_DOCUMENT EXCERPT_:
--- begin ---
By Linda Kor
The Navajo County Community College District Governing Board reviewed information provided by Northland Pioneer College Vice President of Administrative Services Blaine Hatch regarding the budget as-sumptions and guidelines for fiscal year 2013-14 during their last meeting. Hatch opened by stating that he anticipated that revenues to the college are expected to remain flat compared to the current fiscal year.
“The $400,000 in capital state aid that we were receiving up until 2007-08 school went away and has not returned. There is lobbying currently taking place to restore those funds. If so, then those funds would be used toward STEM (Science, Technology, Engineering and Mathematics) programs and equipment purchases,” stated Hatch.
Equalization revenues, based on rural property valuations, increased steadily from 2003 until 2010, then began to decrease due to formulaic changes. “Equalization aid has been the only growth from state revenues and has been a significant benefit to the college (in the past),” stated Hatch, adding that he anticipates a one-time addition of $100,000 for the 2013-14 school year due to the county valuations used for calculation for aid this year.
The 50 percent decrease in state funding that took place in 2011-12 had a strong impact on the college with a $2 million reduction in funds. Hatch expects that there will be little change in the dollar amount received this year over last year.
Hatch also indicated the college would be making incremental increases to tuition costs. “We will remain competitive, but per credit hour NPC has been the lowest (in cost) for quite some time. We would like to remain in the lower part of the group,” he said.
“Primary property tax will be levied at the maximum rate, which is two percent higher than in the current year tax and will require a truth-in-taxation hearing. Property tax valuation is expected to continue to decline, causing a greater than two percent increase in the current tax rate of $1.3515 per $100 net asset value,” ex-plained Hatch.
“If we don’t levy the maximum tax rate to promote services the state would wonder why they should provide additional tax funds to equalization and could put $6 million at risk,” he added.
Hatch pointed out that the wage increase of six percent for the 2012-13 year was substantially higher than the state average for community college employees, which was three percent. “This was the highest wage adjustment for the state,” said Hatch.
James Matteson, who was seated on the board immediately before the meeting, questioned whether the wage structure for the college had been depressed.
Hatch replied that it had not been.
--- end ---
_TASK PROMPT_:
Answer these questions from the article on the college budget:
1. How much capital state aid did the college receive up until the 2007-08 school year?
2. What one-time addition does Hatch anticipate for the 2013-14 school year?
3. What was the state average wage increase for community college employees in 2012-13?
The records that follow have nothing to do with the text.

_DATA SECTION_:
--- begin ---
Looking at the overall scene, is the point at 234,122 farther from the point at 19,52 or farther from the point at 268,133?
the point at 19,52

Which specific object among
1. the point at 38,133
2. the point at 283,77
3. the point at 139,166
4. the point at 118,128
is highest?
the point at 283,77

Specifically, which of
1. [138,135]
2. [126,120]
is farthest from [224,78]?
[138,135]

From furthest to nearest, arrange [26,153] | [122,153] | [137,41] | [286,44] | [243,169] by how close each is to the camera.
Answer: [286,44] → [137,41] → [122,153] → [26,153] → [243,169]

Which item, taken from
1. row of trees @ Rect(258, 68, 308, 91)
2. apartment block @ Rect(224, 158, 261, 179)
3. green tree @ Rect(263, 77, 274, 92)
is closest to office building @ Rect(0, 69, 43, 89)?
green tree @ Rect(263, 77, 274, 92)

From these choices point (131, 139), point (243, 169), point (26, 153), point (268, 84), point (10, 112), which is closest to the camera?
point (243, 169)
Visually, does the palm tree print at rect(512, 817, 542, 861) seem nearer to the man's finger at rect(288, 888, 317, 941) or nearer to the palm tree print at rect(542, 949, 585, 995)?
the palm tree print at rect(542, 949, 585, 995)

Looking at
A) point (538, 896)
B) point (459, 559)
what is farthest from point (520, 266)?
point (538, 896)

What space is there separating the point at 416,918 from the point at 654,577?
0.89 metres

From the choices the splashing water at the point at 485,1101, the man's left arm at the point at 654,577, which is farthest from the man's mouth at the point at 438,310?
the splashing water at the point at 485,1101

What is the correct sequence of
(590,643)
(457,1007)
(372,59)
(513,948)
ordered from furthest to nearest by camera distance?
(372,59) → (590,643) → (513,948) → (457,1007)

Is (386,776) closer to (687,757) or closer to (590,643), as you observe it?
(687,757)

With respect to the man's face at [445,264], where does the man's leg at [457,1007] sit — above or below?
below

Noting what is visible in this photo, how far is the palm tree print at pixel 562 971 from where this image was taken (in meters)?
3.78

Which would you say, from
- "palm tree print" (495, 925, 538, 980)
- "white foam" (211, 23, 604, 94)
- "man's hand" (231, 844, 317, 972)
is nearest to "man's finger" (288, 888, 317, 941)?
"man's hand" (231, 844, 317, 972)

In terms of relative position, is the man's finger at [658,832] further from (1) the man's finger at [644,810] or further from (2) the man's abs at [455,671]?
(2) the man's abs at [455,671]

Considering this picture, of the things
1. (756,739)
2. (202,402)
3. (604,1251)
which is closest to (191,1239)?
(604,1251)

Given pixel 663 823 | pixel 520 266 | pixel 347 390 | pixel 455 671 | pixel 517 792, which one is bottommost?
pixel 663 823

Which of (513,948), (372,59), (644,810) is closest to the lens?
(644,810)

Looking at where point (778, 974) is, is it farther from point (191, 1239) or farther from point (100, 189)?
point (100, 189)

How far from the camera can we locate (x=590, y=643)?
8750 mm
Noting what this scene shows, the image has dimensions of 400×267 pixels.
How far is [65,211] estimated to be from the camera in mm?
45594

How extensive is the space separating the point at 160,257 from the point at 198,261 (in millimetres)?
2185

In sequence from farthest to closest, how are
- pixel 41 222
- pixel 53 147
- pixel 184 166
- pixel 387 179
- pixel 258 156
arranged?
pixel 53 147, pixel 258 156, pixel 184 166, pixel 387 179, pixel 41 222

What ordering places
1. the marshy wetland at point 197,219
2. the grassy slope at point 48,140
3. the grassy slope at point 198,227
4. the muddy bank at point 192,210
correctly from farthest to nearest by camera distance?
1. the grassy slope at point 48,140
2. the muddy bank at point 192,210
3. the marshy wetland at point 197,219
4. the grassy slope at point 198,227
--- end ---
_REPLY_:
1. $400,000
2. $100,000
3. Three percent